> [Task statement]: Please copy the data below word for word and leave the pictures out.

Extracted entries Start Marker

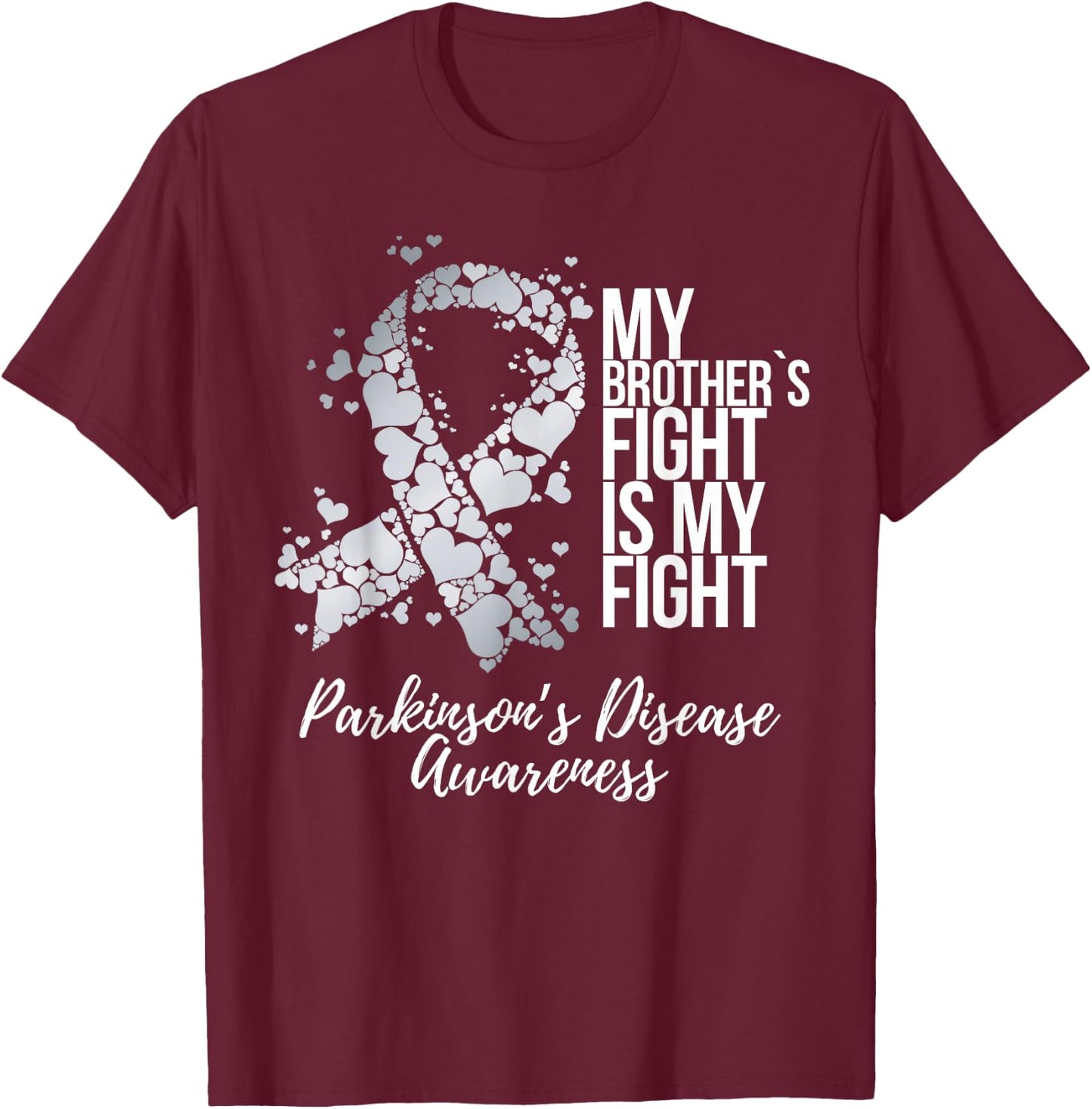 My Brother’s Fight Is My Fight Parkinsons Disease Awareness T-Shirt - T-Shirt | Maroon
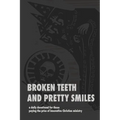 Broken Teeth and Pretty Smiles: a daily devotional for those paying the price of innovative Christian ministry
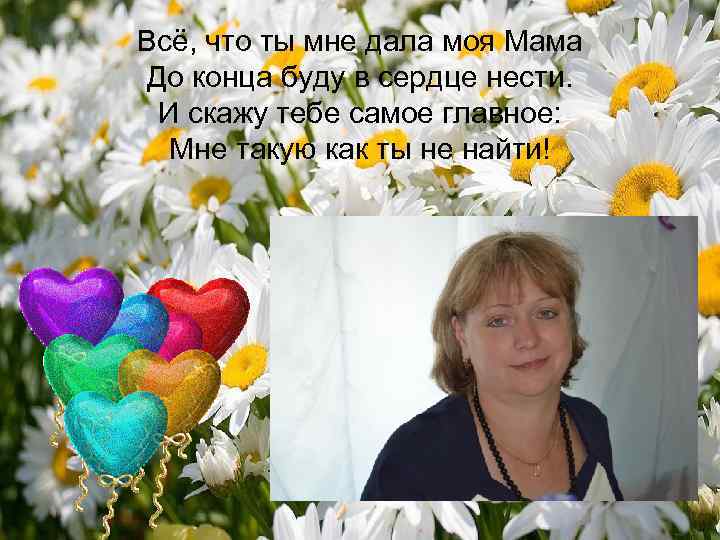Всё, что ты мне дала моя Мама До конца буду в сердце нести. И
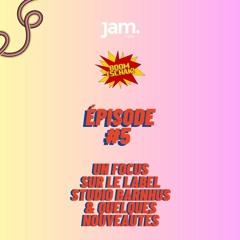 Boom Tschak Ep. #5 Focus sur Studio Barnhus & quelques nouveautés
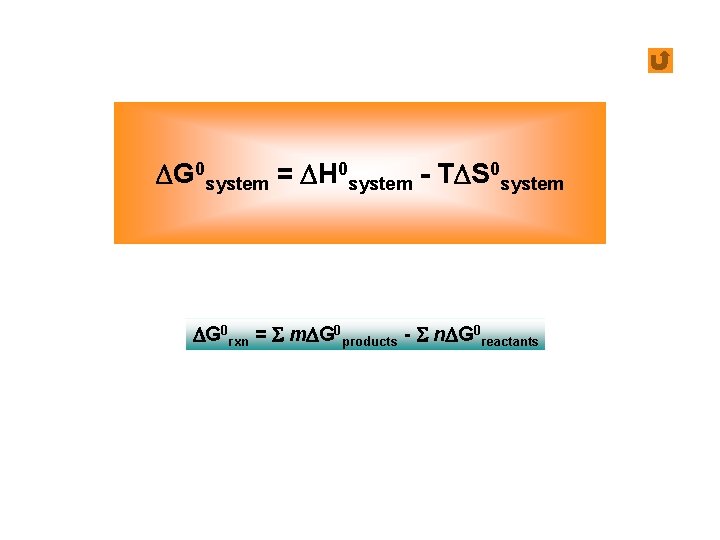 DG 0 system = DH 0 system - TDS 0 system DG 0 rxn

Extracted entries End Marker

> [Answer to this exercise]:
 My Brother’s Fight Is My Fight Parkinsons Disease Awareness T-Shirt - T-Shirt | Maroon
 Broken Teeth and Pretty Smiles: a daily devotional for those paying the price of innovative Christian ministry
Всё, что ты мне дала моя Мама До конца буду в сердце нести. И
 Boom Tschak Ep. #5 Focus sur Studio Barnhus & quelques nouveautés
 DG 0 system = DH 0 system - TDS 0 system DG 0 rxn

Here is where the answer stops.